Record set =
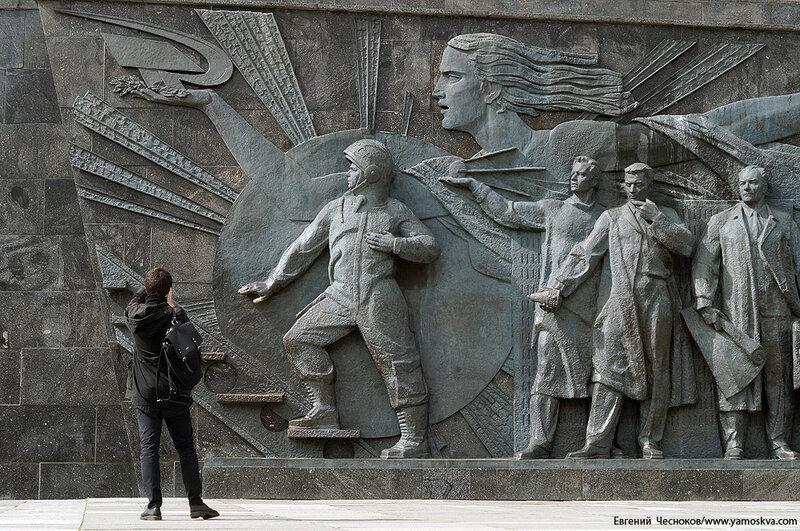 13. Аллея Космонавтов. 11.04.16.11..jpg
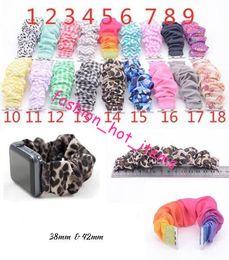 Muñequeras de tela online-18 colores Scrunchie correa de reloj leopardo / color sólido / raya apple scrunchie correa de reloj banda de muñeca de moda Nueva llegada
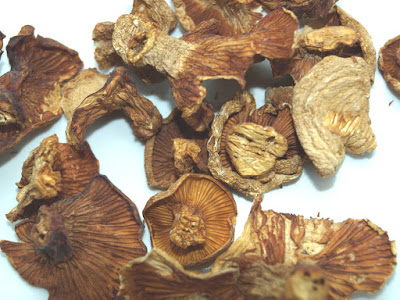 An image of dried chanterelle mushrooms
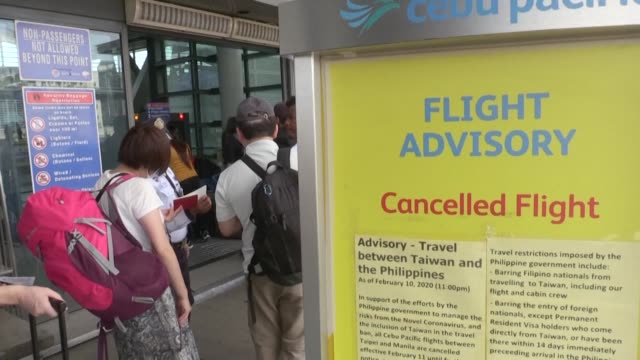 images show travellers at manila's international airport as the philippines becomes the latest country to impose travel ban on taiwan due to a deadly... - taiwan stock videos & royalty-free footage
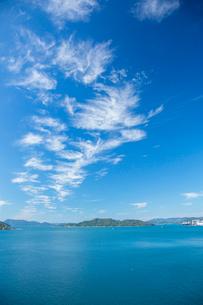 青空と瀬戸内海の写真素材 [FYI01747310]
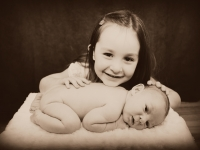 riley-ramirez-newborn-may-2014-0000040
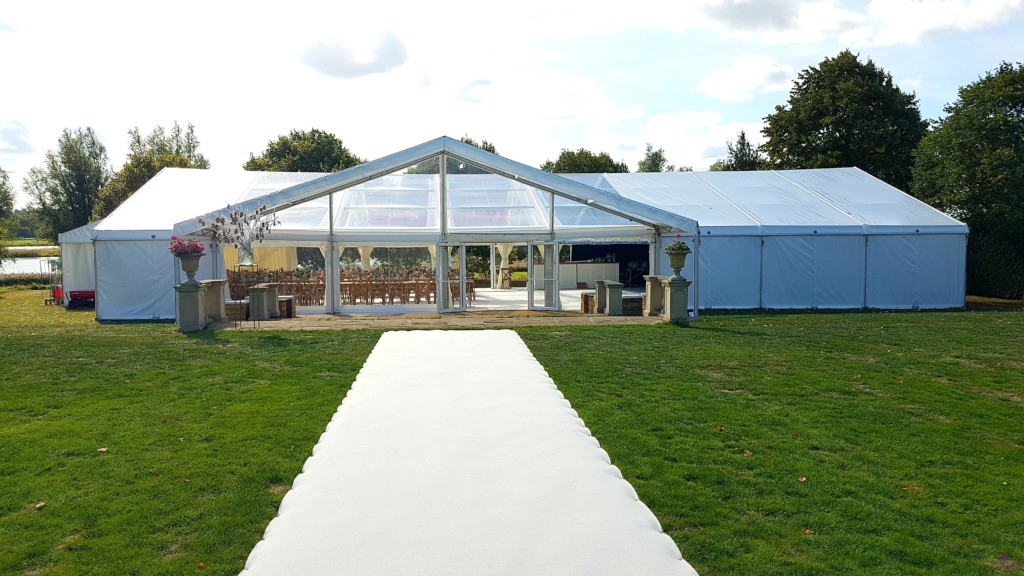 12m x 24m Marquee with4x claer roofs, 12m clear porch and cream carpet runner
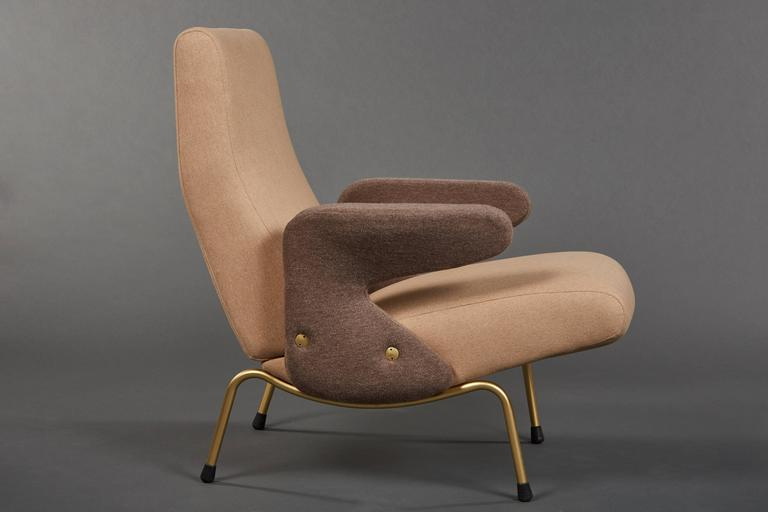 Pair Of Delfino Armchairs By Erberto Carboni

Prompt = Leave the pictures out and return the rest of the listing exactly.

Problem solution =
 13. Аллея Космонавтов. 11.04.16.11..jpg
 Muñequeras de tela online-18 colores Scrunchie correa de reloj leopardo / color sólido / raya apple scrunchie correa de reloj banda de muñeca de moda Nueva llegada
 An image of dried chanterelle mushrooms
 images show travellers at manila's international airport as the philippines becomes the latest country to impose travel ban on taiwan due to a deadly... - taiwan stock videos & royalty-free footage
 青空と瀬戸内海の写真素材 [FYI01747310]
 riley-ramirez-newborn-may-2014-0000040
 12m x 24m Marquee with4x claer roofs, 12m clear porch and cream carpet runner
 Pair Of Delfino Armchairs By Erberto Carboni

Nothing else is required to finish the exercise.